From Progarchives.com, the ultimate progressive rock music website

lazland
Prog Reviewer
2 stars It's 1985, and the wheels had well and truly begun to fall off of the mighty commercial bandwagon that was the supergroup, Asia. Steve Howe had left in a huff, only returning for guest spots when Wetton had gone into the sunset, until the much vaunted recent reunion. He was replaced by a bloke called Mandy Meyer, of whom it could be politely said that not many people outside of his immediate family had truly heard of at the time. My research for this review uncovered the ultimately uninspiring fact that he also recorded an album later with Krokus. To state that he was not much of a replacement for a genius is putting it somewhat mildly.

This album is a mess, and that is being rather kind, and a long term future of ever more bland, commercially unsuccessful, releases, twinned with a massive catalogue of completely unnecessary live releases, beckoned.

There are perhaps three tracks on this album which come a little bit close to recreating the glories that were evident in spades on the debut, and sporadically on the second. These are the anthemic openers Go and Voice of America, whilst Rock And Roll Dream is also a good pomp rock track.

There seemed to be a great deal of confusion as to where the band wanted to take themselves, which is surprising given the ego fuelled rows that saw Howe leave under a cloud, disillusioned with a lack of songwriting input. On Countdown To Zero, we even have a hilariously bad attempt at cod Gary Numan type monotones by the once great Wetton.

The remainder of tracks are instantly forgettable pap, and the other feature of this album is just how poor the production is. At times, the band really struggle to make themselves heard coherently, which is a shame, because certainly Geoff Downes' keyboards are really rather good amongst the dross recorded. These are highlighted to best effect on the closer, After The War, which is, I am afraid, no more than a poor man's Wildest Dreams.

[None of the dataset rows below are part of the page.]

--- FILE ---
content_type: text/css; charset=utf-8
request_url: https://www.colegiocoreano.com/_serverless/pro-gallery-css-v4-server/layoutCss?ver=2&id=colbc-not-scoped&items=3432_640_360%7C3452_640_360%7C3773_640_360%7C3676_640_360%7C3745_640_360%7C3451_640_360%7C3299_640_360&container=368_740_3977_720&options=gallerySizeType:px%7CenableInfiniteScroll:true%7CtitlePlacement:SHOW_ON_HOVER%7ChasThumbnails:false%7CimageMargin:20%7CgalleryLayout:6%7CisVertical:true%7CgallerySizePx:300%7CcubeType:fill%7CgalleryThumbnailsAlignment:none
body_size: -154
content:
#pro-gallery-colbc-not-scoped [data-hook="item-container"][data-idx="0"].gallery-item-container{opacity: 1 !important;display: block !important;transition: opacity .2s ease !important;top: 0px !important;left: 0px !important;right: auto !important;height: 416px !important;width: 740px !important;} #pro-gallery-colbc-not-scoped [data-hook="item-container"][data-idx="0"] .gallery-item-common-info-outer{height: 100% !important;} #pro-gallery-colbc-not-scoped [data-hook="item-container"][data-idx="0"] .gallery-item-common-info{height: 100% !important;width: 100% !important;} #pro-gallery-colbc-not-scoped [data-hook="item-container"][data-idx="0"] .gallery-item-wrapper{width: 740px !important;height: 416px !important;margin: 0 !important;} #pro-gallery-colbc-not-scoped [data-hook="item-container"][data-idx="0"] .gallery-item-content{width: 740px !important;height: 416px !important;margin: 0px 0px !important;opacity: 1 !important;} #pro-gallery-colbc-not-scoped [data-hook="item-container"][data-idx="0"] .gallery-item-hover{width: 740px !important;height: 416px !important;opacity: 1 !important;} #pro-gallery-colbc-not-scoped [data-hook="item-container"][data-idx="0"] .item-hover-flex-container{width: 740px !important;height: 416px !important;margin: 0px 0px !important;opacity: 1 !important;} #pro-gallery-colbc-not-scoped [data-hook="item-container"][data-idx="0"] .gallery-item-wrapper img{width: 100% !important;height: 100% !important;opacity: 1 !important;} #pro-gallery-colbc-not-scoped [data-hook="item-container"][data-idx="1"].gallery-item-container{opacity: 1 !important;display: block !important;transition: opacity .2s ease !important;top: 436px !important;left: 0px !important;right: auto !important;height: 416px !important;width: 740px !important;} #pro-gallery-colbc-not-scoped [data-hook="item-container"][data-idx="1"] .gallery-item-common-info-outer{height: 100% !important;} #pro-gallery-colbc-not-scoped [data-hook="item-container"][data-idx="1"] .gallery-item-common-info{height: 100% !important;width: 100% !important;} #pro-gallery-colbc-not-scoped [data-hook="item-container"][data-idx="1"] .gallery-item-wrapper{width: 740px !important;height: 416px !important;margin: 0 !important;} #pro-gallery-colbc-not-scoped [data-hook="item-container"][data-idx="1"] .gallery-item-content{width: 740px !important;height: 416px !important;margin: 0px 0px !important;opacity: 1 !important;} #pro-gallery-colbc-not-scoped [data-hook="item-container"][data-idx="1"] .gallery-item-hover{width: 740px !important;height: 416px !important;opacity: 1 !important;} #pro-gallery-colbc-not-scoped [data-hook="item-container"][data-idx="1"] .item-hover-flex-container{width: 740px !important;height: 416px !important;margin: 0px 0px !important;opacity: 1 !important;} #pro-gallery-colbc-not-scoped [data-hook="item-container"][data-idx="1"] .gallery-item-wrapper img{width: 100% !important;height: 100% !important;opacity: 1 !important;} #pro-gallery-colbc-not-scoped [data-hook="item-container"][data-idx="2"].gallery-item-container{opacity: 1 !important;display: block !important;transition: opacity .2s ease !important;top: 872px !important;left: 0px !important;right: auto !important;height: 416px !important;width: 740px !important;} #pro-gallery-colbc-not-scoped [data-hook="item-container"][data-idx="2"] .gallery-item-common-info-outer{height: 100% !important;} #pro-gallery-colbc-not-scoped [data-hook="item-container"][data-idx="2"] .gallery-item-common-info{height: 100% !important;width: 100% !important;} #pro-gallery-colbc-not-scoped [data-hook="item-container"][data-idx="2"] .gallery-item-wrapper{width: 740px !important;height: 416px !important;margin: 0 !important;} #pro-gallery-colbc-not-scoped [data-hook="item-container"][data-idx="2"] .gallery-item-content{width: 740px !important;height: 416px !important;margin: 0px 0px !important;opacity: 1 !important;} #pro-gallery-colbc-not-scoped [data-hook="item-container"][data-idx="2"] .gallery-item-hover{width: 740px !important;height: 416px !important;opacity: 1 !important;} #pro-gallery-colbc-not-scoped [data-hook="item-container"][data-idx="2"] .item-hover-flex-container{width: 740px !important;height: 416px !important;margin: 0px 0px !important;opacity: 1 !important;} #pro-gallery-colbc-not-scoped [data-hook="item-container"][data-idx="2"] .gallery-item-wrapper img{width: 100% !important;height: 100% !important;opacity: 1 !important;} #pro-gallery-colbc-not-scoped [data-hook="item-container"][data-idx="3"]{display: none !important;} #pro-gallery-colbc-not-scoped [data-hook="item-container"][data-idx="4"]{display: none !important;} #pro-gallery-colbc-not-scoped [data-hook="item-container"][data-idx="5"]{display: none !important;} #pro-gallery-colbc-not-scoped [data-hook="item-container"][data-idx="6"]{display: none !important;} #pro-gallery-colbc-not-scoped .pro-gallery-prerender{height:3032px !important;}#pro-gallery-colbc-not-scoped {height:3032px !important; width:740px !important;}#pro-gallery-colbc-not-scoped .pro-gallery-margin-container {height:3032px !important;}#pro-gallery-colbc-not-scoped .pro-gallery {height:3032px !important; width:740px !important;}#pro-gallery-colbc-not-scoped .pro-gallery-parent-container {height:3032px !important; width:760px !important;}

This album marked my personal disillusionment with Asia, a phase that was to last until the reunion album Phoenix. It is very forgettable and one wonders at just how three superior, vastly talented, people such as Wetton, Downes, and Palmer could allow themselves to be so let down by a finished product.

Two stars. One that is most definitely for completionists only, and I am being a little bit generous in my rating.